* [Problemas por resolver]:
A) Según el texto sobre Colón, ¿en qué año se tradujo al latín la Geografía de Tolomeo?
B) Filtra los registros y copia cada línea que contenga la cadena "viewBox".

* [Texto de referencia]:
Conocemos el primer obstáculo a esa noción. Colón nunca aspiró a descubrir tal cosa como un nuevo mundo, un cuarto continente, ni mucho menos una tierra llamada América. Su objetivo al zarpar de Andalucía es otro y lo describe bien su cronista Bartolomé de las Casas: Lo que se ofrecía a hacer es lo siguiente: Que por la vía del Poniente... entendía toparse con tierra de la India, y con la gran isla de Çipango y los reinos del Gran Khan.

Colón pretendía hallar la ruta más corta y directa hacia las tierras orientales descritas a principios del siglo catorce por el viajero Marco Polo. Entre ellas se destacan el imperio del Gran Khan, la isla de Çipango (que algunos lectores entienden referirse a Japón), plétora de grandes riquezas, y un número considerable de islas fabulosas, contiguas al extremo oriental de Asia, y de las cuales el peripatético veneciano había escrito que: El oro abunda en las islas hasta producir asombro.

¿Por qué Colón se lanzó a su aventura marina? Por informado y valiente, contesta la historiografía mitológica. Colón mismo lo reitera. En los largos años que pasó en la corte portuguesa primero y en la castellana luego, escribe, todos aquellos que supieron de mi inpresa con rixa le negaron burlando. Veamos en qué consisten los fundamentos teóricos de su inpresa.

Colón concibe inicialmente al planeta como una esfera; desde la traducción al latín en 1410 de la Geografía de Tolomeo, lo hacía todo intelectual en el siglo quince que valiese algo (veremos luego el cambio que al respecto se operará en su mente). Lo peculiar de la geografía colombina estriba en su escaso cálculo de la magnitud del planeta. El estimado de Colón es relativamente pequeño, alrededor de veinticinco por ciento menor de lo que en realidad es, con seis partes cubiertas por tierra y una por agua. Las seis partes de tierra se dividen en tres continentes: Europa, África y Asia, la séptima parte acuática se compone sobre todo de un sólo gran mar, el mar Océano, contiguo a los tres continentes.

La escasa magnitud del planeta la deduce de lecturas precipitadas de los geógrafos clásicos griegos, latinos y árabes; la equivocada proporción entre la tierra y el océano la extrae de un texto bíblico apócrifo, El segundo libro de Esdras 6:42, que afirma que en la creación Dios recogió las aguas en una séptima parte de la tierra; las otras seis partes las hizo tierra seca... La trilogía de los continentes la obtiene, por una parte, de la búsqueda medieval de reflejos de la naturaleza trinitaria de Dios y por otra, de los textos bíblicos canónicos de Génesis 9:19 y 10:5, que aseveran que la tierra se dividió en tres regiones correspondiendo cada una de ellas a los tres hijos de Noé, Sem, Cam y Jafet, adobados éstos por la exégesis medieval de la leyenda evangélica, relatada únicamente por Mateo, de unos magos que llevan obsequios al bebé Jesús, y según la cual éstos son tres príncipes representantes de los tres continentes.

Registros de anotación
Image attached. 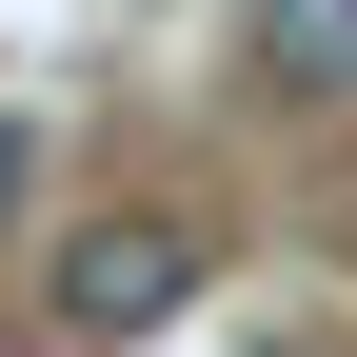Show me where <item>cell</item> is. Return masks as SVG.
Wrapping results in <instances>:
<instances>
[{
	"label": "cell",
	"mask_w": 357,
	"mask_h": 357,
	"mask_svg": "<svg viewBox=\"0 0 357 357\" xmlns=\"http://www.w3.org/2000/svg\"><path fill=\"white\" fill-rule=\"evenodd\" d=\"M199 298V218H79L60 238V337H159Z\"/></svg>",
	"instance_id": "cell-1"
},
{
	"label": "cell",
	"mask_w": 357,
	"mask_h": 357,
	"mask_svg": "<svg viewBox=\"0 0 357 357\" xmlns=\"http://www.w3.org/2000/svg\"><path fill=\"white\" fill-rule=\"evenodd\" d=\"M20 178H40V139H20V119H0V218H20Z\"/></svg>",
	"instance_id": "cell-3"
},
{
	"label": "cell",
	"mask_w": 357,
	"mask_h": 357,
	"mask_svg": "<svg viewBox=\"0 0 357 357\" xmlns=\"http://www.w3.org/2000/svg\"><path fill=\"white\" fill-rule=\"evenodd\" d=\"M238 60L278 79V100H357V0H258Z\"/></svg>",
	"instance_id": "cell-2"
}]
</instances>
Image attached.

* [Respuestas]:
A) En 1410.

B)
	"mask_svg": "<svg viewBox=\"0 0 357 357\" xmlns=\"http://www.w3.org/2000/svg\"><path fill=\"white\" fill-rule=\"evenodd\" d=\"M199 298V218H79L60 238V337H159Z\"/></svg>",
	"mask_svg": "<svg viewBox=\"0 0 357 357\" xmlns=\"http://www.w3.org/2000/svg\"><path fill=\"white\" fill-rule=\"evenodd\" d=\"M20 178H40V139H20V119H0V218H20Z\"/></svg>",
	"mask_svg": "<svg viewBox=\"0 0 357 357\" xmlns=\"http://www.w3.org/2000/svg\"><path fill=\"white\" fill-rule=\"evenodd\" d=\"M238 60L278 79V100H357V0H258Z\"/></svg>",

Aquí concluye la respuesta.